*** Opening of Records shown ***

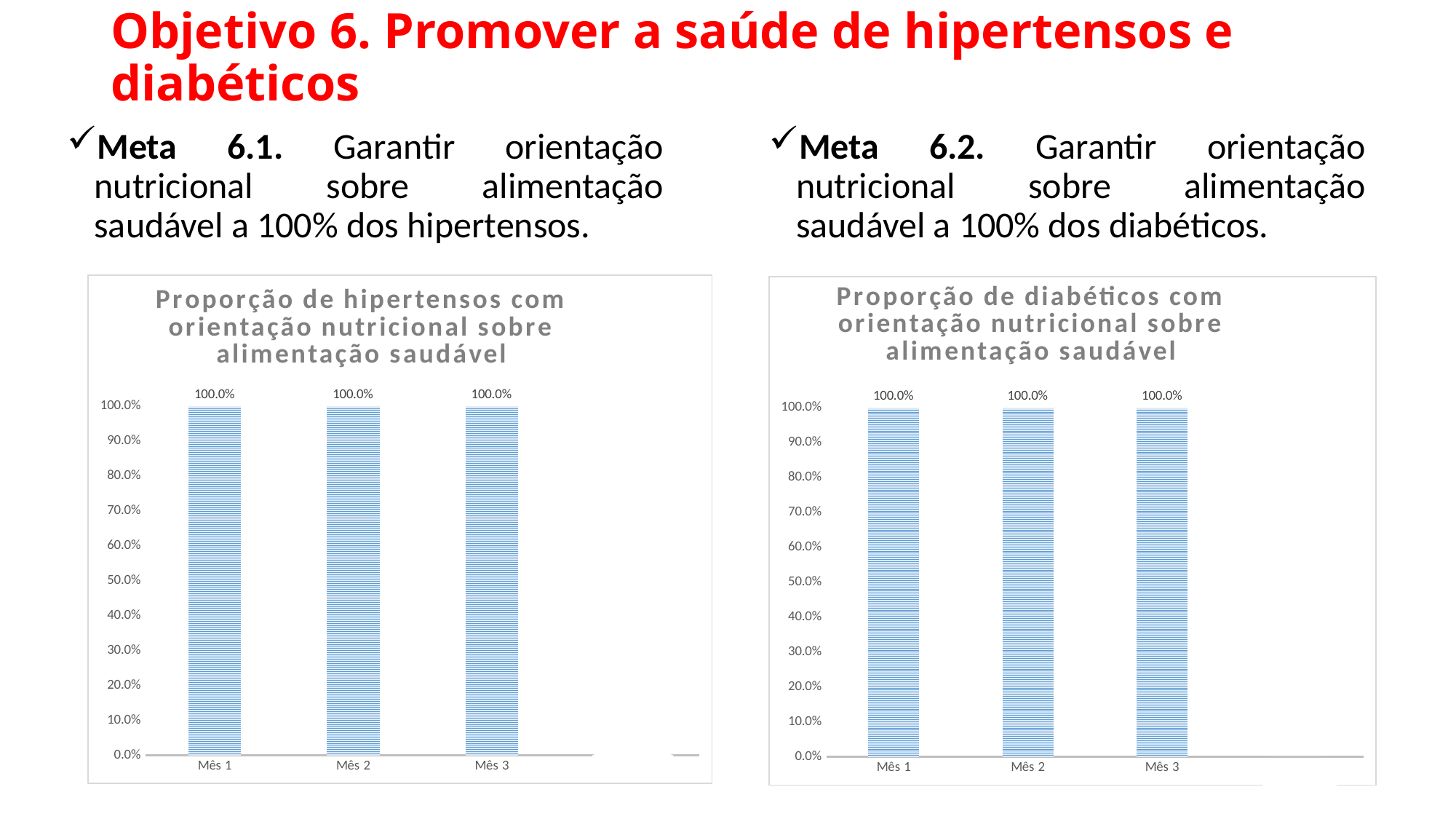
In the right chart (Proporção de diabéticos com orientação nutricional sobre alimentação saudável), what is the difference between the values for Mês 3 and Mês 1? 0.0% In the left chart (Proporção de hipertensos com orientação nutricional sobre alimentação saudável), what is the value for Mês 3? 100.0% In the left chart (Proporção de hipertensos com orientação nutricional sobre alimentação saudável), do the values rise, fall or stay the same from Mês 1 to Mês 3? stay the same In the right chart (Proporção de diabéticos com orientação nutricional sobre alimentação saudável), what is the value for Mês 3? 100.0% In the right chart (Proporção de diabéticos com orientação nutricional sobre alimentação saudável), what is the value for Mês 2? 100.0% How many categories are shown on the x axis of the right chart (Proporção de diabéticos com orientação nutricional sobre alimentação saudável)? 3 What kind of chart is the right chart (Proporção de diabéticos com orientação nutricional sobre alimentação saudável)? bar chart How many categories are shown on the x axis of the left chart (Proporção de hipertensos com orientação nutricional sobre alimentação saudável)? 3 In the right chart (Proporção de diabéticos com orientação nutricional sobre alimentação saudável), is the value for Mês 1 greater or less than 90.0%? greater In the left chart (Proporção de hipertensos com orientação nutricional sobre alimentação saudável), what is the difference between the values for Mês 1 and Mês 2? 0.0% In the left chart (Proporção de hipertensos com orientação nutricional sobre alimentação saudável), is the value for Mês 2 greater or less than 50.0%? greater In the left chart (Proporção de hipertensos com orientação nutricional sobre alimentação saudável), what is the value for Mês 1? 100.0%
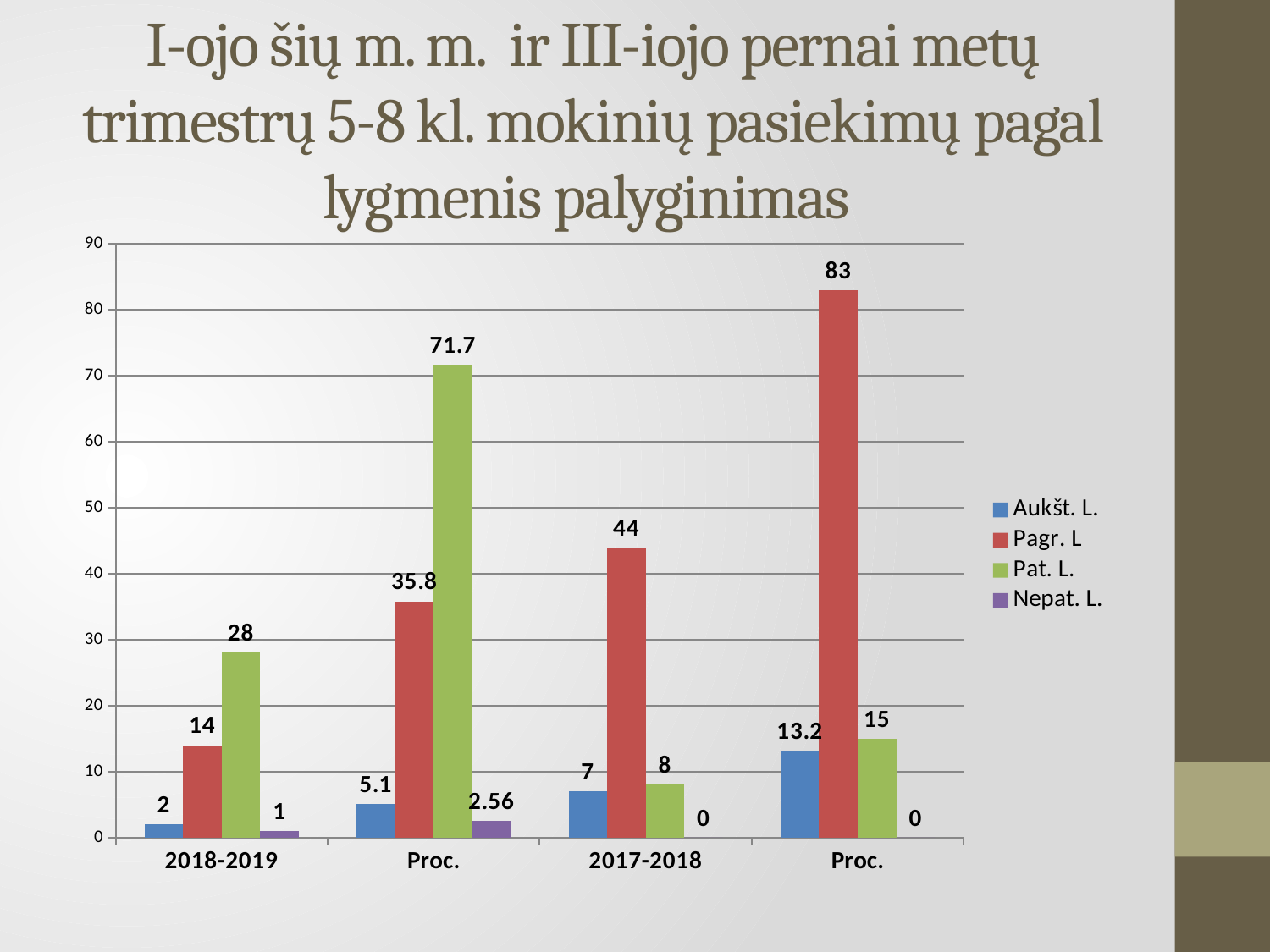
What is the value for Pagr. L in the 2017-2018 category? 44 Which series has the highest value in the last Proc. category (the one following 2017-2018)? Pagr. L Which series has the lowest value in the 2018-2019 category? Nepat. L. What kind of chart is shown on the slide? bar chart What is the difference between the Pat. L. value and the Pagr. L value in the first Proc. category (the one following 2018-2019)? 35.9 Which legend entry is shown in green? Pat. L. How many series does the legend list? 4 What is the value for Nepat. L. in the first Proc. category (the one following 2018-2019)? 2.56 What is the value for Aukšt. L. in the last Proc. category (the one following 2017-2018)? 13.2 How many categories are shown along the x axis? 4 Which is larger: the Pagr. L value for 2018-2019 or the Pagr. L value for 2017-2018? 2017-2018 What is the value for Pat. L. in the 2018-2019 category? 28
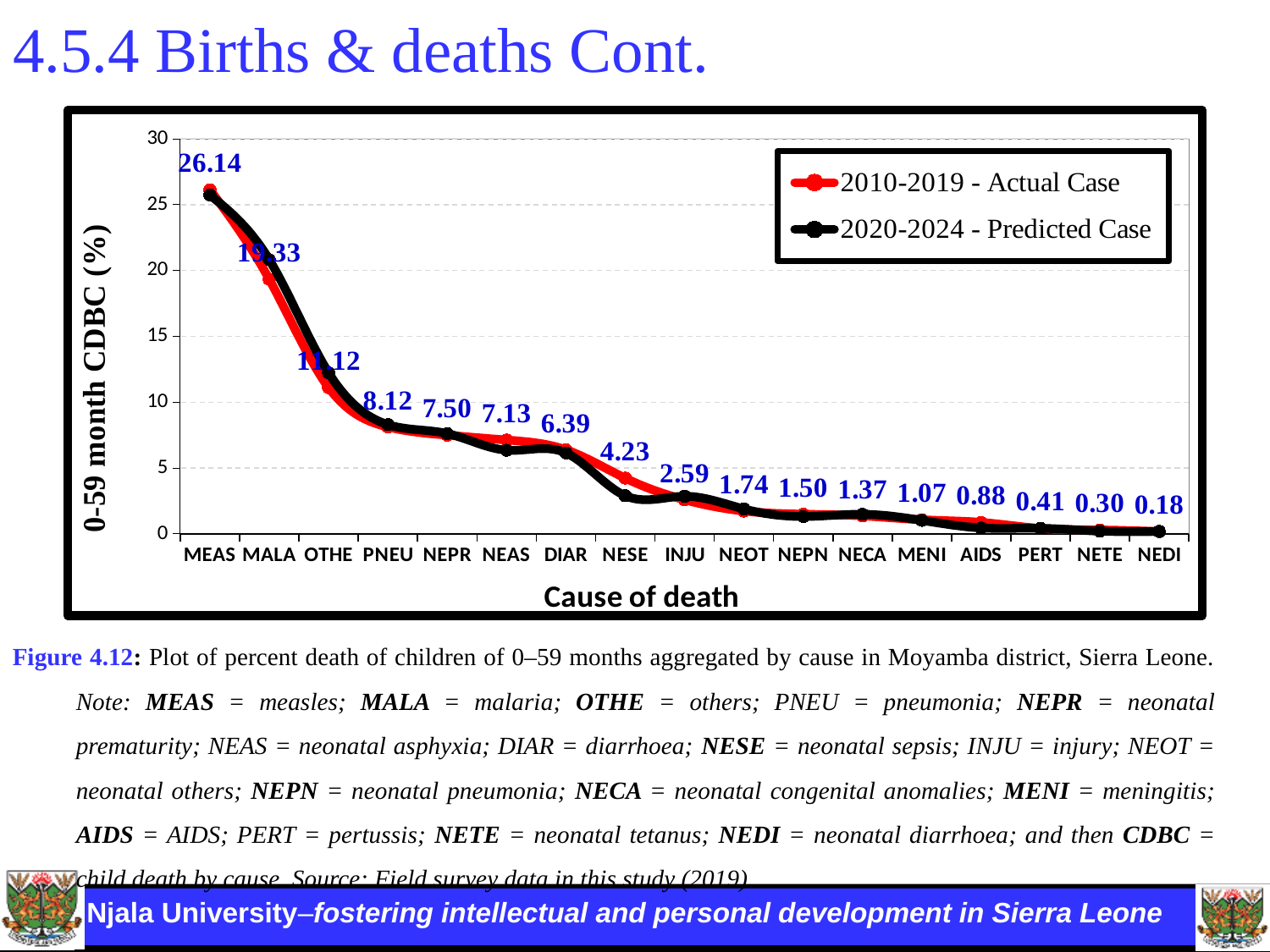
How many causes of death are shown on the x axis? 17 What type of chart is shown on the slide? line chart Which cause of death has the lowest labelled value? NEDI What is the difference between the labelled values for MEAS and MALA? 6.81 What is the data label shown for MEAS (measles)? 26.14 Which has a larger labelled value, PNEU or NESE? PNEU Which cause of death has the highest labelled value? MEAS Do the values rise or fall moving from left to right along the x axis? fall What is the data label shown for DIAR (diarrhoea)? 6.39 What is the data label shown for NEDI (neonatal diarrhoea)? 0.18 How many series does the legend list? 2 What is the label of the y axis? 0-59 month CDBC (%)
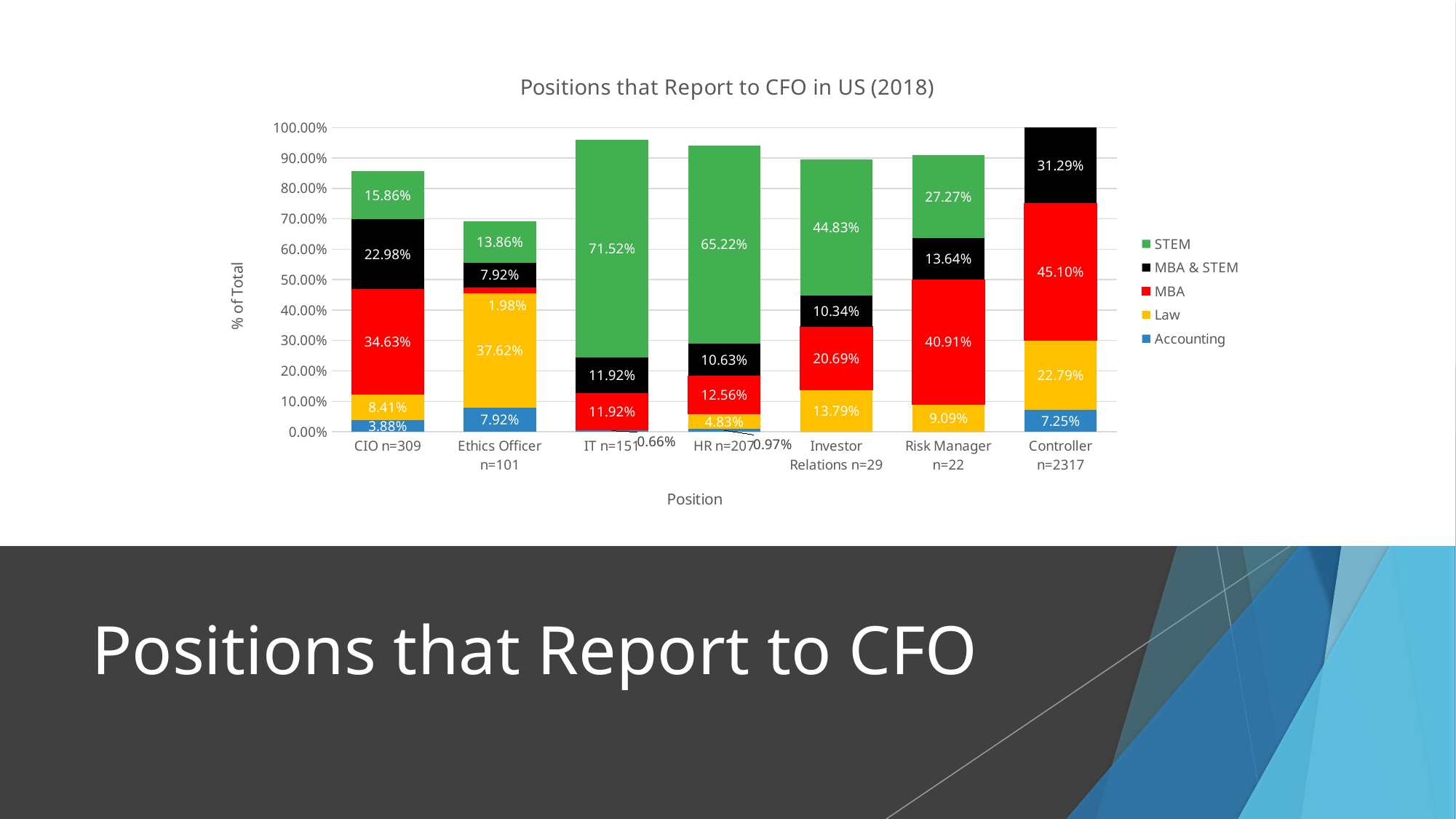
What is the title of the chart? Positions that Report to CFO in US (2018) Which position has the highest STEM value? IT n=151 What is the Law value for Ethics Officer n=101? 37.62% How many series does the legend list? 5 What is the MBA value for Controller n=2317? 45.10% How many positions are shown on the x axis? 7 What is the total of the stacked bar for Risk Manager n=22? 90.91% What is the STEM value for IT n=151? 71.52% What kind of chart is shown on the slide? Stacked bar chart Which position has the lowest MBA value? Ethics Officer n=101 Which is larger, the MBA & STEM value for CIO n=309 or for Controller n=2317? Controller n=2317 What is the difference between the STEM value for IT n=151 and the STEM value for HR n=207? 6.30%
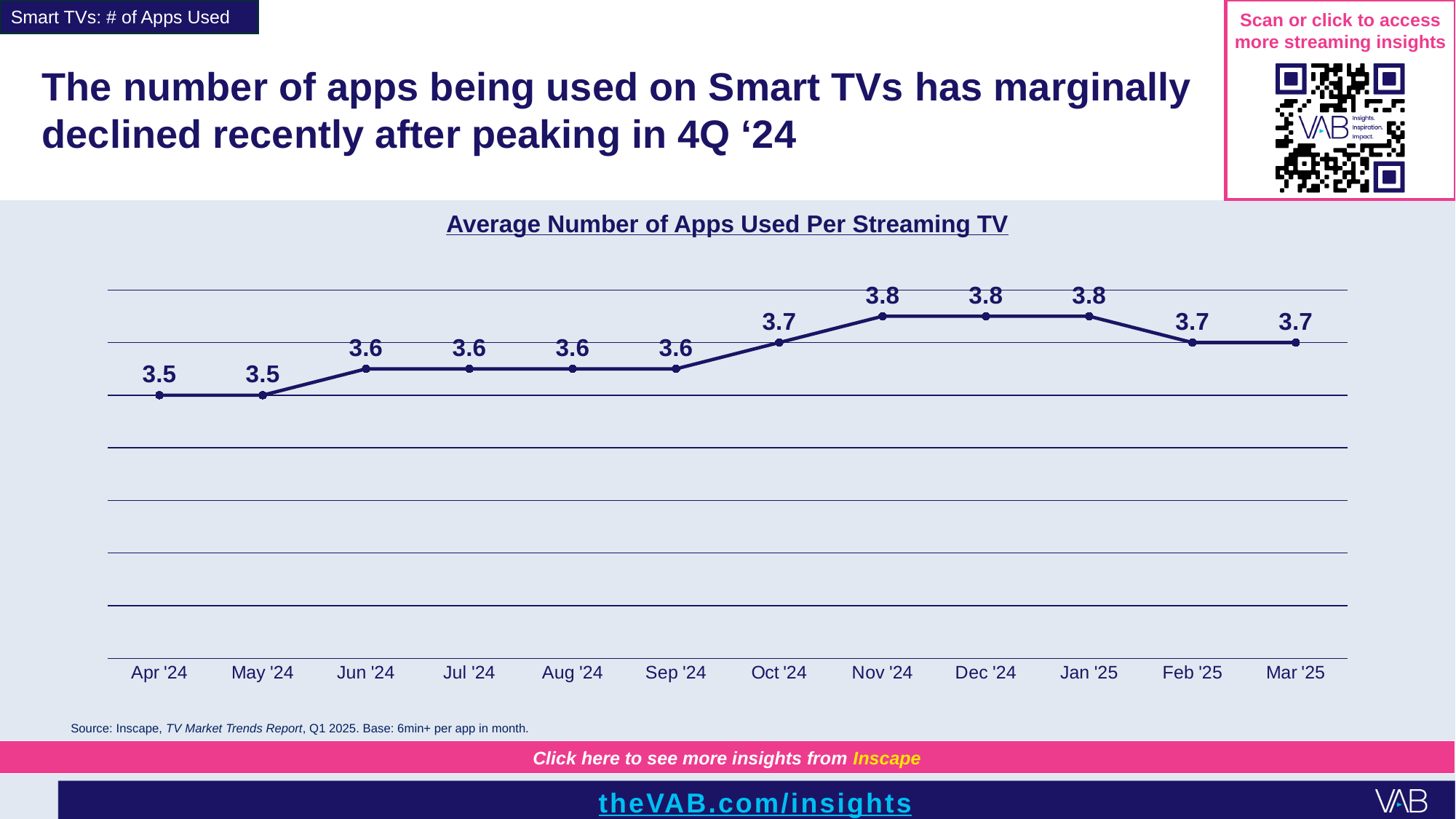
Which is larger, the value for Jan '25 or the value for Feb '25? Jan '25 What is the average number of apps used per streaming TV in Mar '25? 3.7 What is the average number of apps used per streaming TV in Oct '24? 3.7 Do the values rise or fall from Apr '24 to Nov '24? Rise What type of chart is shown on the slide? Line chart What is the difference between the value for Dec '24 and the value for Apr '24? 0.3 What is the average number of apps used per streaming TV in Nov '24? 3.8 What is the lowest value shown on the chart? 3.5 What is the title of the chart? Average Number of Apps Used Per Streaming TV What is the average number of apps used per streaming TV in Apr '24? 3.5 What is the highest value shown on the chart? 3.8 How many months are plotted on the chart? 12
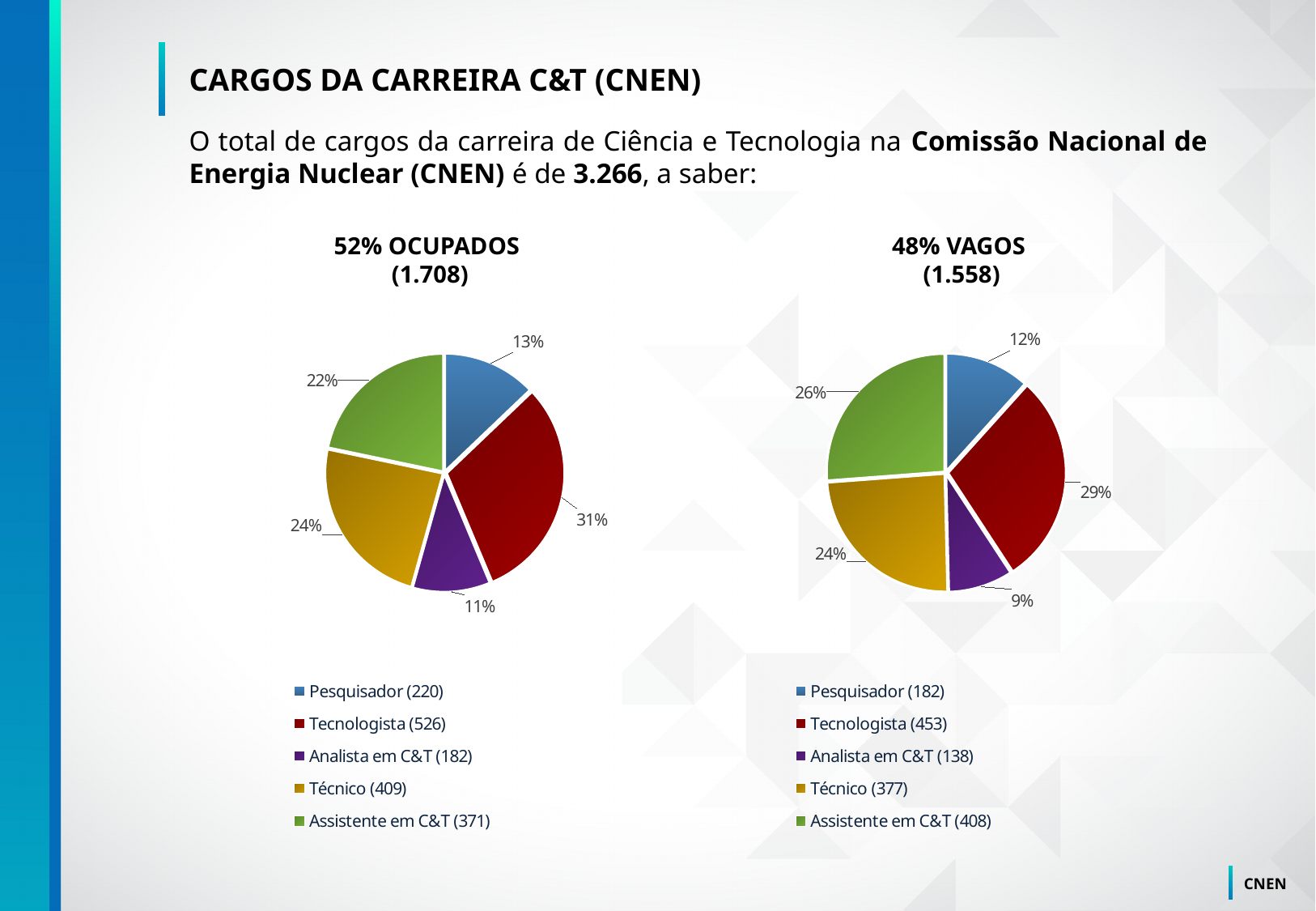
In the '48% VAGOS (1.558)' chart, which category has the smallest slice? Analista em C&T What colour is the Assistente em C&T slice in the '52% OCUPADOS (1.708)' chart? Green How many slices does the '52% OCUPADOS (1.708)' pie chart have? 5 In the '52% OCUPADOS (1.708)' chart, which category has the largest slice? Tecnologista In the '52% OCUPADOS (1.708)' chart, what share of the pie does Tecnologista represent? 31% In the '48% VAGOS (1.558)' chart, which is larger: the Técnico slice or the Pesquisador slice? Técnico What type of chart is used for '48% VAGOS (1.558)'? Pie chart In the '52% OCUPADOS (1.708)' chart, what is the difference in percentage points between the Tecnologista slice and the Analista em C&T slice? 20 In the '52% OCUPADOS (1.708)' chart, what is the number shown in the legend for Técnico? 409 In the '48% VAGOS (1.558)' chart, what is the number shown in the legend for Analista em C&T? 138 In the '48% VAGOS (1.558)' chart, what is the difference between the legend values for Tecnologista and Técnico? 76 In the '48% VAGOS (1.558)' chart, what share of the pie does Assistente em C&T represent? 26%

*** Close of Records shown ***

• What this task involves: Collect every line of the items above that contains the word "apps" and copy each of those lines in full.

• Problem solution:
Which is larger, the value for Jan '25 or the value for Feb '25? Jan '25 What is the average number of apps used per streaming TV in Mar '25? 3.7 What is the average number of apps used per streaming TV in Oct '24? 3.7 Do the values rise or fall from Apr '24 to Nov '24? Rise What type of chart is shown on the slide? Line chart What is the difference between the value for Dec '24 and the value for Apr '24? 0.3 What is the average number of apps used per streaming TV in Nov '24? 3.8 What is the lowest value shown on the chart? 3.5 What is the title of the chart? Average Number of Apps Used Per Streaming TV What is the average number of apps used per streaming TV in Apr '24? 3.5 What is the highest value shown on the chart? 3.8 How many months are plotted on the chart? 12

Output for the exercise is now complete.